In some ways I would prefer not to say anything about “L’Effet de Serge,” playing through Sunday at On the Boards (tickets). This latest work from Vivarium Studio plays so much upon your expectations of theater and performance that it’s like a surprise gift, and you wouldn’t want me to pull the wrapping off for you.
On the other hand, description can’t tell you what to expect from the experience–even after reading up on the show beforehand, I didn’t. What I can say is that the show provokes an almost continuous, slightly giddy laughter, even though nothing all that much takes place. If you’re interested in what happens when the artistically serendipitous meets the anthropological, read no more, just go.
Conceived, directed, and designed by Philippe Quesne, it begins with Gaëtan Vourc’h (who plays Serge) acting out the final bit from Vivarium Studio’s last show “D’Après Nature.”
He explains to you, nonchalantly, that that’s what he’s doing in a spacesuit. It’s this droll delivery in the face of the slightly askew that keeps the laughter coming throughout the show.
Serge, it transpires, lives in the apartment you see before you (a rectangular living room, a mauve carpet, a kitchen you can’t see, a ping pong table piled with stuff, sliding glass doors that look out on a “nature” scene–and you begin to understand why Vivarium rhymes with terrarium. On Sundays, he invites people over to enjoy tiny performances (one to three minutes in length), each set to music and gravely introduced by Serge, reading from a program bill.
It’s a show within a show, as much about the reaction of Serge’s audience as his mini-spectacles. We peer in, and interpret their behavior. They seem to really enjoy the shows, and talk animatedly about them afterwards. That’s funny, but why is it funny? When Serge deconstructs a shoe-bombing, why do we laugh?
Vourc’h’s Serge bears a strong resemblance to this emoticon: :-| . More elongated, but that, basically. He keeps conversation to a minimum, but what he does say is nuanced, inflected. When someone tries to conceptually interpret his show, there’s a Gallic nod, the corners of the mouth dipping, eyes up and right–which means, “You can say that and I will acknowledge it, but it’s of little interest to me and I hope you won’t press the point.”
Though they are minimalist (certainly in length), there’s no denying the appeal of Serge’s DIY shows. By themselves, they might remind you of how much money–billions of dollars!–Hollywood spends to entertain audiences with spectacle. Yet here is Serge in his apartment, making things up for free. Is it weird? Do these people have nothing better to do? What draws them? (The drinks and pizza?)
The terrarium frame means, I think, these questions can’t really be answered. We can only watch and guess at what the inhabitants of the Vivarium think and feel. That’s where that endlessly entertaining “What is he doing now?” curiosity comes from, even as Serge eats a few potato chips, watches TV, orders a pizza. By removing a sense of import, Quesne frees you up to simply be there as things happen.

* * *

## Exercise set
1. According to the theater review, how long is each of the tiny performances Serge presents to his guests?
2. Using the theater review, answer yes or no for each statement, and quote the words of the review that decide it: (a) Philippe Quesne conceived, directed, and designed the show. (b) Serge invites people over on Saturdays. (c) The apartment's carpet is mauve.

A run of records
* * *

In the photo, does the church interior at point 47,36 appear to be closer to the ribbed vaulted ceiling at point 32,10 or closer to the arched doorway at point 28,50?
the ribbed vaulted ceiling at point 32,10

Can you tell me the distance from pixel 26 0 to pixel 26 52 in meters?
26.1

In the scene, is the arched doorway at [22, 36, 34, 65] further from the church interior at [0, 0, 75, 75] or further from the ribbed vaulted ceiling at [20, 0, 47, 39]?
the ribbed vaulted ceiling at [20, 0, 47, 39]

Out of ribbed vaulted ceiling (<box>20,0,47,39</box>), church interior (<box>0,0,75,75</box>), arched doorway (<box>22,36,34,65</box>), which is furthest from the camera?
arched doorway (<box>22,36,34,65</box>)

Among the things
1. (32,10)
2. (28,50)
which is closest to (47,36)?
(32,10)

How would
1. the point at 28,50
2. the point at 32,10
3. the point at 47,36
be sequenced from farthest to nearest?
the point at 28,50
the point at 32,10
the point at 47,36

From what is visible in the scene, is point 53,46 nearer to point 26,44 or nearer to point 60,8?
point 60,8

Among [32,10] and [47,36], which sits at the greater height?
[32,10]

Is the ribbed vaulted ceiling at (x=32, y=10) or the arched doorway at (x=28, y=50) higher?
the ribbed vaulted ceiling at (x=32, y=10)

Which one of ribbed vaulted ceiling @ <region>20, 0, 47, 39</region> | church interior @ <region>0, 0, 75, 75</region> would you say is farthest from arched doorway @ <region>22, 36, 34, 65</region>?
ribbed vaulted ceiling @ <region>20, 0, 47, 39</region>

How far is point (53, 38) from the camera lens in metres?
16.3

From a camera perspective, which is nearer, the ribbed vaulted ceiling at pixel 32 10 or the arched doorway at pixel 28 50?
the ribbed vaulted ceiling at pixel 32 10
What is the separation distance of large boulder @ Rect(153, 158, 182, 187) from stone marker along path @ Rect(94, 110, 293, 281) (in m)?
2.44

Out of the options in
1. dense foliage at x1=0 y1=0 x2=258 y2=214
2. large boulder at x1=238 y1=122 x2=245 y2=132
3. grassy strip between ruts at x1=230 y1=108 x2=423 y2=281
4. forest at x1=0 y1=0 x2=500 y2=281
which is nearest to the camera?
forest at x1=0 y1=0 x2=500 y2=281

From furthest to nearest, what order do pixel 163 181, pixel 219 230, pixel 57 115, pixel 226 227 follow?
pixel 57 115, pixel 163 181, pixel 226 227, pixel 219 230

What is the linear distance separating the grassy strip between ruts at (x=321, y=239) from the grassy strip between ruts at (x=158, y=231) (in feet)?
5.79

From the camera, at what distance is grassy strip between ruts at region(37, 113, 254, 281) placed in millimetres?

* * *

## Worked solutions
1. One to three minutes.

2.
(a) Yes: "Conceived, directed, and designed by Philippe Quesne"
(b) No: "On Sundays, he invites people over"
(c) Yes: "a mauve carpet"